SELECTED TEXT.
Content starts

With one set of the chucks been in a soft state, they allow the pipe to move, so that the two faces of the pipe are butted up tight together. The second set of chucks are then actuated into a hard chuck, which again takes out any ovality. The final stage is to space the clamp out, giving the journeymen/fitter a predetermined uniform gap around the pipe.

Gas Metal Arc Semi-Automatic / Automatic welding processes provide an opportunity for increased productivity and deposition rates by virtue of fewer stop/starts. However, traditionally the short-circuit mode as been identified as having a risk of lack of fusion.

Normal short arc welding is considered to be low heat input. However, the current, which is proportional to wire feed speed, can be increased to give higher input and increased penetration. This can result in a fine balance between too little and too much, and requires considerable operator skill so to avoid defects like internal “whiskers”. There needs to be enough heat to fuse the inside edges but not so much as to “blow through”. The operator has to ride the puddle with the arc to achieve the correct penetration and does not have much room for deviation.

These defects can easily be detected by industry standard non-destructive evaluation, such as radiography and ultrasonic inspection. On the other hand, GMAW does have its advantages. Since hydrogen levels with GMAW are typically low, pre-heat requirements are minimal and cracking is rarely an issue.

Controlled Short Circuit Transfer (STT)

One area of recent innovation that as provided operational advantage on high strength pipe, is on external open gap root pass utilizing the controlled short circuit transfer mode

The controlled short circuit transfer mode is different in several ways from the conventional CV process. The STT power source operates neither in constant current (CC) nor constant voltage (CV), rather it is a wide – band width, current – controlled machine wherein the power to the arc is based on the instantaneous arc requirements.

In principle, it is a power source, which has the capability of delivering and changing electrode current in the order of microseconds.

How Does It Work.The electrode current supplied by the SurfaceTension Transfer power source is guided by the state of the arc voltage.

Background current (T0 – T1). This is the current level of the arc prior to shorting to the weld pool. It is a steady current level between 50 and 100A.
Ball time (T1 – T2). When the electrodes initially shorts, the “arc voltage” detector provides a signal that the “arc” is shorted. The background is further reduced to 10A for approximately 0.75 m/s.

Pinch mode (T2 - T3). Following the ball time, a high current is applied to the shorted electrode in the form of an increasing, dual – slope ramp. This accelerates the transfer of the molten metal from the electrode to the weld pool by applying electric pinch forces.
dv/dt calculation (T2- T3). This calculation is included within the pinch mode. It is the calculation of the rate of change of the shorted electrode vs. time, when this calculation indicates that a specific dv/dt value has been attained, indicating that fuse separation is about to occur, the current is then reduced to 50 A in microseconds. (Note this event occurs before the shorted electrode separates. T4 indicates the separation has occurred, but at a low current.)

Content ends

AVAILABLE DATA.
Content starts

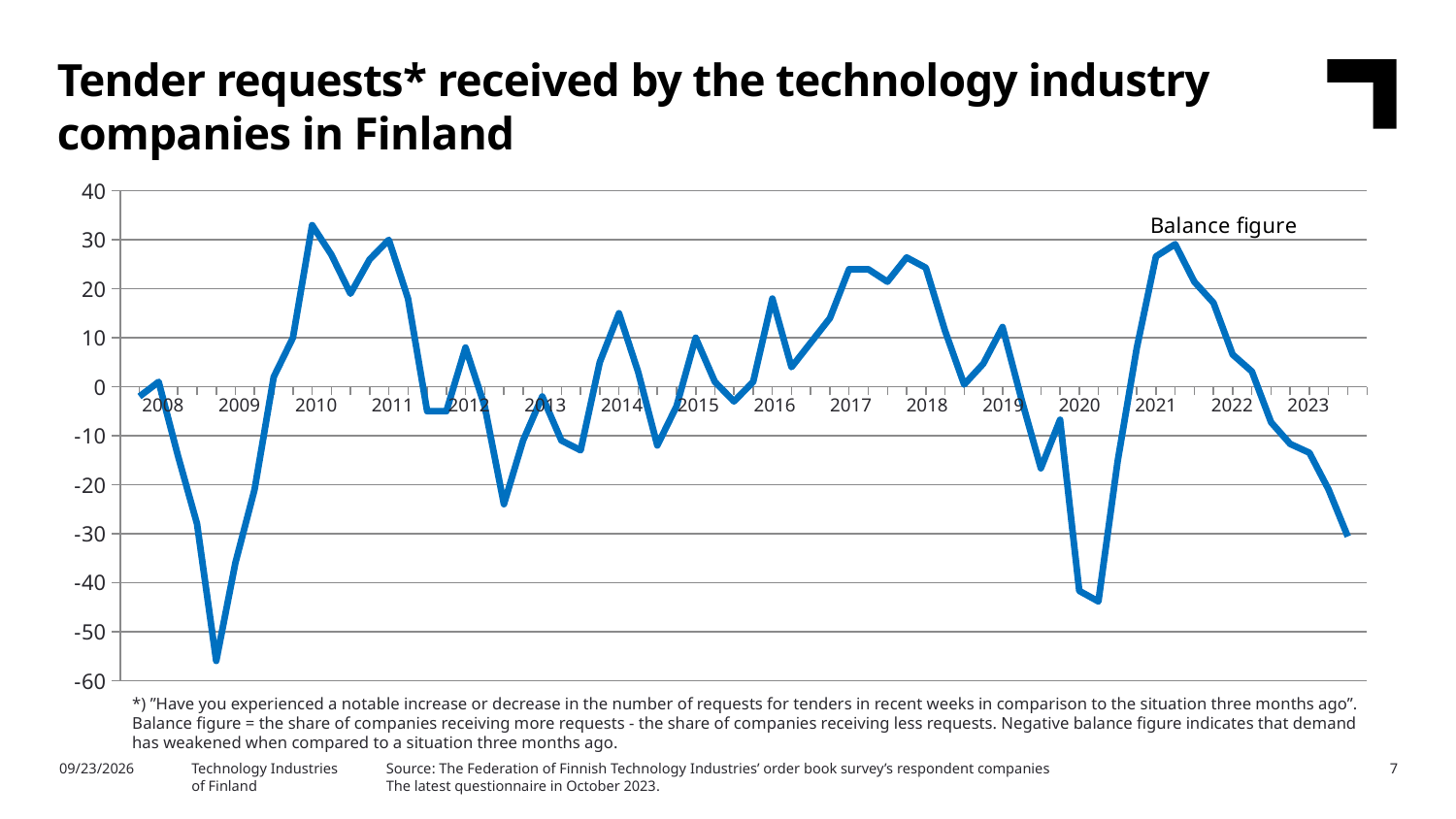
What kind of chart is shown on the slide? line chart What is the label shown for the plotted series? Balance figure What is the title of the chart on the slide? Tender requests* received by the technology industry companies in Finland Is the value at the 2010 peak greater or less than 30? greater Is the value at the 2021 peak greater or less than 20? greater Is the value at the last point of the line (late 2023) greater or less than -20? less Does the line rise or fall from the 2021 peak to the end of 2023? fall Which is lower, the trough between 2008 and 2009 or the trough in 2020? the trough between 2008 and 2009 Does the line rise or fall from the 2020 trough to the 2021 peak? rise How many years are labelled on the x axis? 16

Content ends

APPLY WHAT YOU READ.
- 1) In the welding text, what steady current level does the background current of the STT power source hold?
- 2) Extract from the welding text the part that opens with the words containing "One area of" and closes with "order of microseconds.".
The data above is separate material, unrelated to the welding text.

TASK SOLUTIONS.
- 1) Between 50 and 100A.

- 2)
One area of recent innovation that as provided operational advantage on high strength pipe, is on external open gap root pass utilizing the controlled short circuit transfer mode

The controlled short circuit transfer mode is different in several ways from the conventional CV process. The STT power source operates neither in constant current (CC) nor constant voltage (CV), rather it is a wide – band width, current – controlled machine wherein the power to the arc is based on the instantaneous arc requirements.

In principle, it is a power source, which has the capability of delivering and changing electrode current in the order of microseconds.